>> Start PASSAGE TO READ
Here is an exclusive interview with Pavel Spirin, Chief Growth Officer, Rostro Group.

Scope Markets is planning to expand into the UAE. What strategic importance does this region hold for your global operations?

The UAE plays a key role in our global strategy. While the population may be relatively small at around 10 million, the country is a gateway into the wider MENA region, where we see strong and growing demand for financial services. We’ve already received provisional approval from the Securities and Commodities Authority and are in the final stages of securing our full license. This market allows us to bring decision-making closer to our regional clients and establish a meaningful presence in a fast-growing financial hub.

How is Scope Markets differentiating itself in the highly competitive UAE financial services and trading space?

We’re focused on building products and experiences that genuinely reflect what clients here want. That means offering Sharia-compliant and swap-free account options, streamlining transactions to ensure instant deposits and withdrawals, and optimizing our platforms for mobile use. We’re also committed to being fully licensed and regulated in the UAE, which we believe is essential for building trust. Ultimately, our goal is to provide a responsive and tech-forward experience tailored to the unique needs of traders in this region.

What has been your experience working within the UAE’s regulatory frameworks, and how do you view the country’s role as a global financial hub?

Our experience with the Securities and Commodities Authority has been very constructive. The regulatory process is clear and well-structured, which gives firms like ours confidence in long-term planning. We’re currently finalizing our licensing and taking the required regulatory exams. What stands out to us is how fast the UAE has developed its financial infrastructure. It’s building frameworks for crypto, fintech, and online trading at a pace we haven’t seen elsewhere, and that positions the country as an increasingly important global financial center.

How are you tailoring your offerings, platforms, or services to better serve traders and investors in the UAE and the wider GCC region?
>> End PASSAGE TO READ
>> Start GIVEN RECORDS
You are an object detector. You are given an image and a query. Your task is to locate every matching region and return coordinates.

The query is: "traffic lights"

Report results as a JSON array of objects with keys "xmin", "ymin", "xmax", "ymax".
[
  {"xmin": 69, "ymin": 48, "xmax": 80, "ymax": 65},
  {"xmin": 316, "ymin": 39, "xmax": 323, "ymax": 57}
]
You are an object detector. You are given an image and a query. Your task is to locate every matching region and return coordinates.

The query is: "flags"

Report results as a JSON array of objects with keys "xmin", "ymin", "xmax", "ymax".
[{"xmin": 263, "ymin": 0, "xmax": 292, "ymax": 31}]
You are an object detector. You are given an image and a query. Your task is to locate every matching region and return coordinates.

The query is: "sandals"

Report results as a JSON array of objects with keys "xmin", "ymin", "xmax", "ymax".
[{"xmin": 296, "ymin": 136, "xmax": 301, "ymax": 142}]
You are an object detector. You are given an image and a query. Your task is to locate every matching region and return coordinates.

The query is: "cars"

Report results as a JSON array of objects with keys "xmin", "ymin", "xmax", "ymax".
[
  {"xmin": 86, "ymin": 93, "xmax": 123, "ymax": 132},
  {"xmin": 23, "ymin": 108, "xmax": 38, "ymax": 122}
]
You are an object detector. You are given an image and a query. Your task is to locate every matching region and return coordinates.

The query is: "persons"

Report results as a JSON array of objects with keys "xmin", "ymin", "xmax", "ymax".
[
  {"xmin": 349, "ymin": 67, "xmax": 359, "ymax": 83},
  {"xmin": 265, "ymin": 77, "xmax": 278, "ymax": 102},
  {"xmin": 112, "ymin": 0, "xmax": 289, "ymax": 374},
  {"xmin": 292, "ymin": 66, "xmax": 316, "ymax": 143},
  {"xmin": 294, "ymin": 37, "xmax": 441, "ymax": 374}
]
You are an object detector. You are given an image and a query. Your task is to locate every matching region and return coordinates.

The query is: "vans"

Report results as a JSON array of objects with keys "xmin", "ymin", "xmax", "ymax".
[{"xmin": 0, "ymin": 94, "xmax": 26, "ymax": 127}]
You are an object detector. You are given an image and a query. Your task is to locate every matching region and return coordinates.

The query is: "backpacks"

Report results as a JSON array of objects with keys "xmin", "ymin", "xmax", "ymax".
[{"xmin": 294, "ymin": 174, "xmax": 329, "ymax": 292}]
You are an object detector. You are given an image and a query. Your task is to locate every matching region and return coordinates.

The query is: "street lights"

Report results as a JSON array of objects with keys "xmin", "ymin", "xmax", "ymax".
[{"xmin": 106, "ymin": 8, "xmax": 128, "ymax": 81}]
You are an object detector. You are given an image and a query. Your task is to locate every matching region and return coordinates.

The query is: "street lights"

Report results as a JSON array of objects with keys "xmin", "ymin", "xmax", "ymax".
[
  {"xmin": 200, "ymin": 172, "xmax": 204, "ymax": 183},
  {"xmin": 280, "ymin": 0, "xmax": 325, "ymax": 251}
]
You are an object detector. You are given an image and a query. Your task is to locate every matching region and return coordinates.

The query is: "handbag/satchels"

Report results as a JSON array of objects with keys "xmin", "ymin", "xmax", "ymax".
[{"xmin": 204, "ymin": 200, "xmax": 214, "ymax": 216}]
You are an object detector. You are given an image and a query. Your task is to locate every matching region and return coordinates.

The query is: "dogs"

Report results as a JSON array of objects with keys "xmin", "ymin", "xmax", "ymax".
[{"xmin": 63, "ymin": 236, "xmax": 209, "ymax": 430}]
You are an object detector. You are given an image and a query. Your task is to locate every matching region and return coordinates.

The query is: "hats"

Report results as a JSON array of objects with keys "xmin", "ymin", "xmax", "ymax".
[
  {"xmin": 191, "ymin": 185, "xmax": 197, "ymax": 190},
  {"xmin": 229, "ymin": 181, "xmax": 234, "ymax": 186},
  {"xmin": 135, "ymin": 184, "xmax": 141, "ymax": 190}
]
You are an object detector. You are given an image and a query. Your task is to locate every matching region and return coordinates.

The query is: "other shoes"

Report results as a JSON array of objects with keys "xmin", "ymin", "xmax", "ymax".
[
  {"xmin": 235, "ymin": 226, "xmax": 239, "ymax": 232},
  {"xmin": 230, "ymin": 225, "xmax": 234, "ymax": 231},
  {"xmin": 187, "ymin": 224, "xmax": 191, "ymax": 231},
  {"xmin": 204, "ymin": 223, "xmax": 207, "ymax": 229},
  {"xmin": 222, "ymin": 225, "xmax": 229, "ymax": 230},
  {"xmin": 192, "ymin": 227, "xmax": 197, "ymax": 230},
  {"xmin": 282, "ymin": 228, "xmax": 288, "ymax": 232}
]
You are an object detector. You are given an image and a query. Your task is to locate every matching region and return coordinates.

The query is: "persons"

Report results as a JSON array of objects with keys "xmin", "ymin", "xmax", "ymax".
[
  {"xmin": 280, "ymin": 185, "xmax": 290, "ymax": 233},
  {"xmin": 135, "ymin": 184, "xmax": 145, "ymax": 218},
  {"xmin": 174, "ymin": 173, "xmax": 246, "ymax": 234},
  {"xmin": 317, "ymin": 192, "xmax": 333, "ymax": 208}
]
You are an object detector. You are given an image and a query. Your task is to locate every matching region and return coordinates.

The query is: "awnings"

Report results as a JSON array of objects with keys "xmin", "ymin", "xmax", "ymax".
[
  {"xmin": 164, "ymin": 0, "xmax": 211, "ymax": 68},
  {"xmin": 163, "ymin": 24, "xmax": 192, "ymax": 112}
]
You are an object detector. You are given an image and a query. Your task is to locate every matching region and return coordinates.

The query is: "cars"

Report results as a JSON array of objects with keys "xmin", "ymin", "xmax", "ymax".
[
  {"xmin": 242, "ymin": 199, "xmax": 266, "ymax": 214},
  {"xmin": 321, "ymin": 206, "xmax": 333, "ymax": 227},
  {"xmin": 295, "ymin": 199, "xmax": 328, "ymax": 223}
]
>> End GIVEN RECORDS
● **TASK DETAILS**:
Copy the interview above word for word, everything from "The UAE plays" down to "fast-growing financial hub.".

● **RESULT BELOW**:
The UAE plays a key role in our global strategy. While the population may be relatively small at around 10 million, the country is a gateway into the wider MENA region, where we see strong and growing demand for financial services. We’ve already received provisional approval from the Securities and Commodities Authority and are in the final stages of securing our full license. This market allows us to bring decision-making closer to our regional clients and establish a meaningful presence in a fast-growing financial hub.